For a liberal: justice is a part but not the heart of the Gospel—justice is a part but not the heart of the gospel; equality and justice are not the same thing; public safety on the streets matters to all; poor children of every hue need and deserve our care in health, in education, in protection, in nurture, and in respect.

Over forty years most of my own lasting, painful and wrenching battles have been with those well farther to the left.  And still it is so.

All 6 Marsh Chapel deans have been, variously, liberal.  Liberal, not: fundamentalist, orthodox, traditionalist, or conservative.  Liberal, not: progressivist, successivist, anarchist, or Marxist.

The liberal will pause and ask questions like: Why is there so much distance between theology and ministry, theory and practice, when there is not such in medicine, dentistry, public health, hospitality, education, engineering, arts, social work and communications? Why?

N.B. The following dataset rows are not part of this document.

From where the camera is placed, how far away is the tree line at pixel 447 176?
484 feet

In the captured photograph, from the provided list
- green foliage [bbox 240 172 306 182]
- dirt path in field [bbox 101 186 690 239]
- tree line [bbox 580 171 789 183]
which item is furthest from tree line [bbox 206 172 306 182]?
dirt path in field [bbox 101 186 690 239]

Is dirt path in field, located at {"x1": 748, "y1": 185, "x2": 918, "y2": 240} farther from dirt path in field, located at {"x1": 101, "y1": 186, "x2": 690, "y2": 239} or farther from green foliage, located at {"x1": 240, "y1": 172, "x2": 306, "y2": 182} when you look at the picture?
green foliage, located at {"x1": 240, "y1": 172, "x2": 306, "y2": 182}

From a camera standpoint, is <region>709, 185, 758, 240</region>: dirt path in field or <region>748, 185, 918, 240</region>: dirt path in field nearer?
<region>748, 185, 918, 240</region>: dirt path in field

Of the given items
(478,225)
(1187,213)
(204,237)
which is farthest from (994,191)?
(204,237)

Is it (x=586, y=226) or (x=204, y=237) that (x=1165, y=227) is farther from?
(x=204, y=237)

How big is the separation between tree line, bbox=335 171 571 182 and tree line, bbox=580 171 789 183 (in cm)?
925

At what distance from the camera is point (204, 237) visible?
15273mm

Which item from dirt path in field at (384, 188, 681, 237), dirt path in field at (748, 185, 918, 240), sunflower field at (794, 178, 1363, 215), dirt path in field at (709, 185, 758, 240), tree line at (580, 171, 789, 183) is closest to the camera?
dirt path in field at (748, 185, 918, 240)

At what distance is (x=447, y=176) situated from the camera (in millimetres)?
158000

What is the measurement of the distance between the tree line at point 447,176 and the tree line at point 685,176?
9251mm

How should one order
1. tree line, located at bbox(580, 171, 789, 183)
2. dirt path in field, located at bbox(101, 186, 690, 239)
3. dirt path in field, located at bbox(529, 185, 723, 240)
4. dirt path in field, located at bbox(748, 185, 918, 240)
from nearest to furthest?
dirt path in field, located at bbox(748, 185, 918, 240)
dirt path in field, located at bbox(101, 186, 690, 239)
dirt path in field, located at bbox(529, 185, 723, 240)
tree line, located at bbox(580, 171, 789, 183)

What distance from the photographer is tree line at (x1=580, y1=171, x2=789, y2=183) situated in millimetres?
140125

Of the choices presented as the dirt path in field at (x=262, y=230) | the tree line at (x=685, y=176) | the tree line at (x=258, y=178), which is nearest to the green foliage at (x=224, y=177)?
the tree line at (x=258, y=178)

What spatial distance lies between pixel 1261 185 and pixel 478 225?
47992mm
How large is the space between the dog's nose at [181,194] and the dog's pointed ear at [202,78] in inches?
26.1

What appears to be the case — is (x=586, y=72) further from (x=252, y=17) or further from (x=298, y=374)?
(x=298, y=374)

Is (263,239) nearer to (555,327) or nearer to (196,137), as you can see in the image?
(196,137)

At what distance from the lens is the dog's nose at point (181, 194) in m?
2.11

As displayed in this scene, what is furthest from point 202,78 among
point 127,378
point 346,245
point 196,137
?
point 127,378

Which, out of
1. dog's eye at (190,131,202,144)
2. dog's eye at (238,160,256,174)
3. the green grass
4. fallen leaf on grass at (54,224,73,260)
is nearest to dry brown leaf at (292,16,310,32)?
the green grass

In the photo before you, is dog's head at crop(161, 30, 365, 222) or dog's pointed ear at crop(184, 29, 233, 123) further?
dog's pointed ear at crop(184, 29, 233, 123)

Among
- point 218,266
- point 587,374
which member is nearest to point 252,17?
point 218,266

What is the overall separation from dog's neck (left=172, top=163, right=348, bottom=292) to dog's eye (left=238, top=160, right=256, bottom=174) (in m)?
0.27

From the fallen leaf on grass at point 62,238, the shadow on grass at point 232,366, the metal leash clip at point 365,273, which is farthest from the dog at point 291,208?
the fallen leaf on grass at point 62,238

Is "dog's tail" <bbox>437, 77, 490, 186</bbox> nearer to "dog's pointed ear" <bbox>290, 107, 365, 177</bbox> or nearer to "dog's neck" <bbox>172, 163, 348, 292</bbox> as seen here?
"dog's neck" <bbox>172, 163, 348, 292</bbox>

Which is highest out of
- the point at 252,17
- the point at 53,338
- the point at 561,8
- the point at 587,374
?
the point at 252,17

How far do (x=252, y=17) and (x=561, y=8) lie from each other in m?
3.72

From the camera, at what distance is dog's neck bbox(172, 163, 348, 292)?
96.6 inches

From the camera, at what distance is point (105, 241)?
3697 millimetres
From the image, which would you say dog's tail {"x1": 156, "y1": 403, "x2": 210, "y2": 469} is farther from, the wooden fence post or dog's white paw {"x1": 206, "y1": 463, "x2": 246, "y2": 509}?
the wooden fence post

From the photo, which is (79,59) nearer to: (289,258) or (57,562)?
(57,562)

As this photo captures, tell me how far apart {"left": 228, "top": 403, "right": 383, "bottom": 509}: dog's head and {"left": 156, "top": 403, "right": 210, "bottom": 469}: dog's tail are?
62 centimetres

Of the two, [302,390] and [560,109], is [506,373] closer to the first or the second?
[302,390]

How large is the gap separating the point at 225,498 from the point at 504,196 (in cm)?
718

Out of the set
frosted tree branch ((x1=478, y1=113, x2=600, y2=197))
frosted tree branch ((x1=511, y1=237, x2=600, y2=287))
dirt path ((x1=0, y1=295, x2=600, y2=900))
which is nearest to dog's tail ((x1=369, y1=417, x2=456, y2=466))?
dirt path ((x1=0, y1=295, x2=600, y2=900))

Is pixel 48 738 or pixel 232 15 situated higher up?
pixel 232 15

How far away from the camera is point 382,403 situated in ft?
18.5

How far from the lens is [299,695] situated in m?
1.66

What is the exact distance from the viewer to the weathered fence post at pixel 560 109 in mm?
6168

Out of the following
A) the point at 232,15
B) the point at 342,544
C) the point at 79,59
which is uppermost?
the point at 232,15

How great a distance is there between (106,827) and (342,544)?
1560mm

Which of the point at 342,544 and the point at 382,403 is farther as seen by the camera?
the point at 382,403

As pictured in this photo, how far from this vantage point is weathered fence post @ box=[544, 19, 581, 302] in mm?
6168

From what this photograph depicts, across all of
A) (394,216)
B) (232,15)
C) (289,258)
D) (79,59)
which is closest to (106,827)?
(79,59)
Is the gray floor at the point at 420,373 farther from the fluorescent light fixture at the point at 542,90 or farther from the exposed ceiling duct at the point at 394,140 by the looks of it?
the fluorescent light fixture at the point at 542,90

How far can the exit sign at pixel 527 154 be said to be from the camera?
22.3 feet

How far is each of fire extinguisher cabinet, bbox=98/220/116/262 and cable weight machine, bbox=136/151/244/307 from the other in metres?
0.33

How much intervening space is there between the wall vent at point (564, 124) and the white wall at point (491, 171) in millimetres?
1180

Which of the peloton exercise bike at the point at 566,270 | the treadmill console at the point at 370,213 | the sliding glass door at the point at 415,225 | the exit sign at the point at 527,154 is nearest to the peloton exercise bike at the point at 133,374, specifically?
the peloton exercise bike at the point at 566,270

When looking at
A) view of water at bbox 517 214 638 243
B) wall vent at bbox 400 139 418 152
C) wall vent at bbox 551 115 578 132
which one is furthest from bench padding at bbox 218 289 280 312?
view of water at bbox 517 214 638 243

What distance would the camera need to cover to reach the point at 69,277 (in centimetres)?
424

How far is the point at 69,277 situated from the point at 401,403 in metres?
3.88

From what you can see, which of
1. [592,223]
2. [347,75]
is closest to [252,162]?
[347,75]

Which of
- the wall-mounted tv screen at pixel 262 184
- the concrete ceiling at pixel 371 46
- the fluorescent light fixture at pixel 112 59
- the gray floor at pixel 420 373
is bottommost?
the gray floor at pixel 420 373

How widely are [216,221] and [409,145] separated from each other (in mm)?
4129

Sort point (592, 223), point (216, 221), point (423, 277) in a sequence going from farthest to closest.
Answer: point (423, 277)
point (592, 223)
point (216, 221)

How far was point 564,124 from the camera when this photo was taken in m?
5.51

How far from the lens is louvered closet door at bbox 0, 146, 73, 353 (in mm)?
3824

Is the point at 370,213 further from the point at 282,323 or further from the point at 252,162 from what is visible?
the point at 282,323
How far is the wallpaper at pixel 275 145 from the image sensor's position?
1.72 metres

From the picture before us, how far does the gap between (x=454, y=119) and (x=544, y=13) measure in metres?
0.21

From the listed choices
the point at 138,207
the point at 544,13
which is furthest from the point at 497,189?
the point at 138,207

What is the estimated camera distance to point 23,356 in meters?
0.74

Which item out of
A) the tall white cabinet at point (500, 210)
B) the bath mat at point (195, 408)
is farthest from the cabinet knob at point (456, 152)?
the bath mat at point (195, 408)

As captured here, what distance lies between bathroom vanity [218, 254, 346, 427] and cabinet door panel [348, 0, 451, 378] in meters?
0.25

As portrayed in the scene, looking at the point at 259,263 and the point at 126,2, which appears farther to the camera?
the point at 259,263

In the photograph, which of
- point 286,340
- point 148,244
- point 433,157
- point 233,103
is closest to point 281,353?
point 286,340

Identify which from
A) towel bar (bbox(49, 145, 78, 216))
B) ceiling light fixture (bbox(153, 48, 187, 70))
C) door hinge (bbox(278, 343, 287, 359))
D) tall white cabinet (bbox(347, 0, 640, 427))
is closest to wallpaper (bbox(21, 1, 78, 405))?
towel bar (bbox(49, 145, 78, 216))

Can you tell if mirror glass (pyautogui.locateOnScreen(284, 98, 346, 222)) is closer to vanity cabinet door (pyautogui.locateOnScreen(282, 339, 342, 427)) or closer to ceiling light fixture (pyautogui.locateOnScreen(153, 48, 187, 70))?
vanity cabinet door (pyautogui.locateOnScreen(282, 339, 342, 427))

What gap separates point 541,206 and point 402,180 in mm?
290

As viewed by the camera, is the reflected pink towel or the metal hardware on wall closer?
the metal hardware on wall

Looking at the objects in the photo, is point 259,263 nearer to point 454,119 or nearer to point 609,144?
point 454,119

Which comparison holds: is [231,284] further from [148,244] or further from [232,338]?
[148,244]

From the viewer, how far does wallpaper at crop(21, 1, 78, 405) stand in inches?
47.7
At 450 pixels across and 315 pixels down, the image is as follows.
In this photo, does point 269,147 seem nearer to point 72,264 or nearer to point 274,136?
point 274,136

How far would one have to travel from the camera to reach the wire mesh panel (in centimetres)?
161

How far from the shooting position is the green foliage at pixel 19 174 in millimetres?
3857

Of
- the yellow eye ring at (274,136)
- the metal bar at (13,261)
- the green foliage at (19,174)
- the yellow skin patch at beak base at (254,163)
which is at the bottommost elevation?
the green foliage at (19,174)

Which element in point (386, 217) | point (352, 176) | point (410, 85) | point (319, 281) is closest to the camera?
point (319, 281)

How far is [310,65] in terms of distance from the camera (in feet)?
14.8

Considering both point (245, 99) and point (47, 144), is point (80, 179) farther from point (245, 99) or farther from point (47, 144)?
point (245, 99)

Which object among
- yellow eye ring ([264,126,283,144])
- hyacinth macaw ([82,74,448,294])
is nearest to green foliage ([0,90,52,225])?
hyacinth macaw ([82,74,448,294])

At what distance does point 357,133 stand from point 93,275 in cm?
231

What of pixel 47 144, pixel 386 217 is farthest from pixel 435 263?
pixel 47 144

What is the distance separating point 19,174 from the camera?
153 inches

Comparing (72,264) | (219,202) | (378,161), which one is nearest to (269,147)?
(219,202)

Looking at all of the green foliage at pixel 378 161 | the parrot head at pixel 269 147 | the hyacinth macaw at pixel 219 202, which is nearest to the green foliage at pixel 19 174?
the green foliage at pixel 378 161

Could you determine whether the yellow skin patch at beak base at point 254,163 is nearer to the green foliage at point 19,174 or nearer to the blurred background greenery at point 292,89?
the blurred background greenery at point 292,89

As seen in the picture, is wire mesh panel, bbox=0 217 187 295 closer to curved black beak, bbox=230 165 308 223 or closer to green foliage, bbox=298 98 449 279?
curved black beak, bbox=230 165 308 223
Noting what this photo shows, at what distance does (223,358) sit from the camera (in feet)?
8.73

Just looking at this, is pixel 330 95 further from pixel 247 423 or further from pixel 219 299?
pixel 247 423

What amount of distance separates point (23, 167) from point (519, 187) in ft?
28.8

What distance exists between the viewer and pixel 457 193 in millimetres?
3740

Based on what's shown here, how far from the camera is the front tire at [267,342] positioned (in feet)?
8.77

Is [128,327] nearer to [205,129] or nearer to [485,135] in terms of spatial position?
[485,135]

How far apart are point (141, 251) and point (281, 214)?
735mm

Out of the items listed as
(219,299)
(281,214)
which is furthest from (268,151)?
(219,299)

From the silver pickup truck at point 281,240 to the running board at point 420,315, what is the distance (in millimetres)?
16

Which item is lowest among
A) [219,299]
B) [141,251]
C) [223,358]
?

There is a liberal gift of faith in the joy of discourse, of conversation. One level of discourse is that internal, soulful conversation—let each one be convinced in her own mind, Paul wrote—about the balance between Caesar and legitimate cultural demands, and God and pre-eminent spiritual claims.  With one shout, the earliest Christians set the balance in a firm phrase:  Kyrios Christos, Christ is Lord, to deny the chorus around them, Kyrios Kaiser, Caesar is Lord.

There is a liberal gift of faith in the joy of discourse, of conversation.

Study, institution, community, dialogue, gifts of a liberal faith.  Sursum Corda.  Hear Gospel this Lord’s day.  God walks with us, in the rain.  A walking not a sitting God. God walks with us in the rain.

 

I have been one acquainted with the night.

I have walked out in rain—and back in rain.

I have outwalked the furthest city light.

I have looked down the saddest city lane.

I have passed by the watchman on his beat

And dropped my eyes, unwilling to explain.

 I have stood still and stopped the sound of feet

When far away an interrupted cry

Came over houses from another street,

 But not to call me back or say good-bye;

And further still at an unearthly height,

One luminary clock against the sky

 Proclaimed the time was neither wrong nor right.

I have been one acquainted with the night.